One commit I might suggest moving earlier and sending out now is "i965/vec4: avoid dependency control around Align1 instructions". It uses the DOUBLE_TO_FLOAT and FLOAT_TO_DOUBLE opcodes that are introduced in the series, so you'd have to split the patch into two parts: the existing patch minus those opcodes, and adding those opcodes back in. Then we could get the first part reviewed now, since the thing its trying to do isn't directly related to fp64, and it could theoretically fix existing bugs. Also, apparently the PACK opcode I added could be used for images as well, so we could try landing that ahead of time too.
Comment 12 Iago Toral 2015-11-19 10:08:05 UTC
(In reply to Connor Abbott from comment #11)
> (In reply to Iago Toral from comment #10)
> > Hi Jason, Connor:
> > 
> > we have fixed all the regressions in gen7 and cleaned-up the code, the
> > result can be found in this branch:
> > 
> > https://github.com/Igalia/mesa/commits/i965-fp64-v4-no-regressions-clean
> > 
> > There are probably a few more things we can squash from the top commits, but
> > I don't think it is going to be much smaller than this. Right now there are
> > 113 commits in there, so it is a  big series (and it is not even complete!)
> > 
> > While reviewing the code I noticed that there are some commits that fix
> > things in master or are even unrelated to fp64, so we probably want to send
> > these for review early. One of these commits is the nir_type_unsigned ->
> > nir_type_uint rename from Jason that I guess we want to land soon to ease
> > future rebases.

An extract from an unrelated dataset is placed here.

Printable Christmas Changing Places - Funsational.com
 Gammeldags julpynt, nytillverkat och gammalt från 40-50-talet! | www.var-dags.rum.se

These patches are at the beginning of the series but I moved
> > them to this branch for easy reference:
> > 
> > https://github.com/Igalia/mesa/commits/fp64-early-review
> > 
> > If you don't have objections I'd like to send these for review ASAP.
> 
> Sure, go ahead. Note that earlier I sent out a series with some of those
> patches:
> 
> http://lists.freedesktop.org/archives/mesa-dev/2015-August/091724.html
> 
> and some of them got r-b's so you can probably just push them.
> 
> One commit I might suggest moving earlier and sending out now is "i965/vec4:
> avoid dependency control around Align1 instructions". It uses the
> DOUBLE_TO_FLOAT and FLOAT_TO_DOUBLE opcodes that are introduced in the
> series, so you'd have to split the patch into two parts: the existing patch
> minus those opcodes, and adding those opcodes back in. Then we could get the
> first part reviewed now, since the thing its trying to do isn't directly
> related to fp64, and it could theoretically fix existing bugs. Also,
> apparently the PACK opcode I added could be used for images as well, so we
> could try landing that ahead of time too.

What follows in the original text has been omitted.